Exercise prompt: Each record that follows goes into your reply unchanged; the pictures do not.

Materials provided:
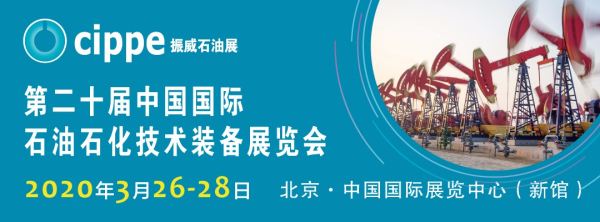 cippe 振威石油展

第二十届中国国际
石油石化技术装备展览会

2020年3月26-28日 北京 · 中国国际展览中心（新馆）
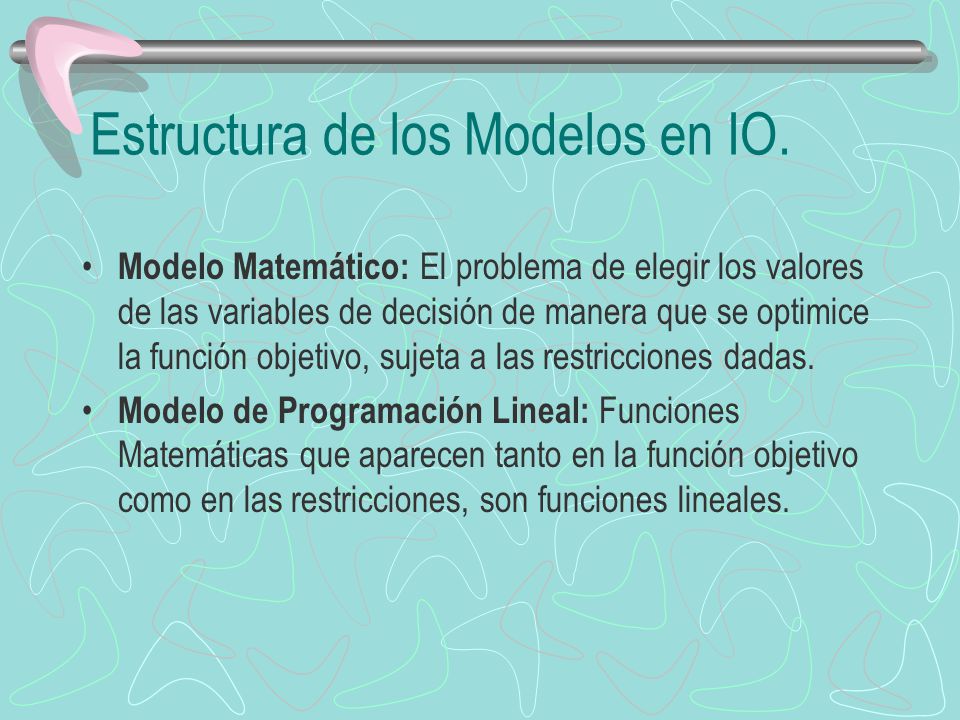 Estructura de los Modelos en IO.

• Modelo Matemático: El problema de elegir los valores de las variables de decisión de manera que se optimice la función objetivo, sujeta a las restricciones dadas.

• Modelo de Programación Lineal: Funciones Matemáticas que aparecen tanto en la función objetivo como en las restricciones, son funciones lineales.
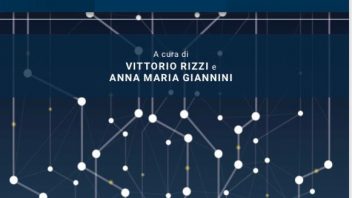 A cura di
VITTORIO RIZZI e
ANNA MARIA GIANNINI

Answer section:
 cippe 振威石油展

第二十届中国国际
石油石化技术装备展览会

2020年3月26-28日 北京 · 中国国际展览中心（新馆）
 Estructura de los Modelos en IO.

• Modelo Matemático: El problema de elegir los valores de las variables de decisión de manera que se optimice la función objetivo, sujeta a las restricciones dadas.

• Modelo de Programación Lineal: Funciones Matemáticas que aparecen tanto en la función objetivo como en las restricciones, son funciones lineales.
 A cura di
VITTORIO RIZZI e
ANNA MARIA GIANNINI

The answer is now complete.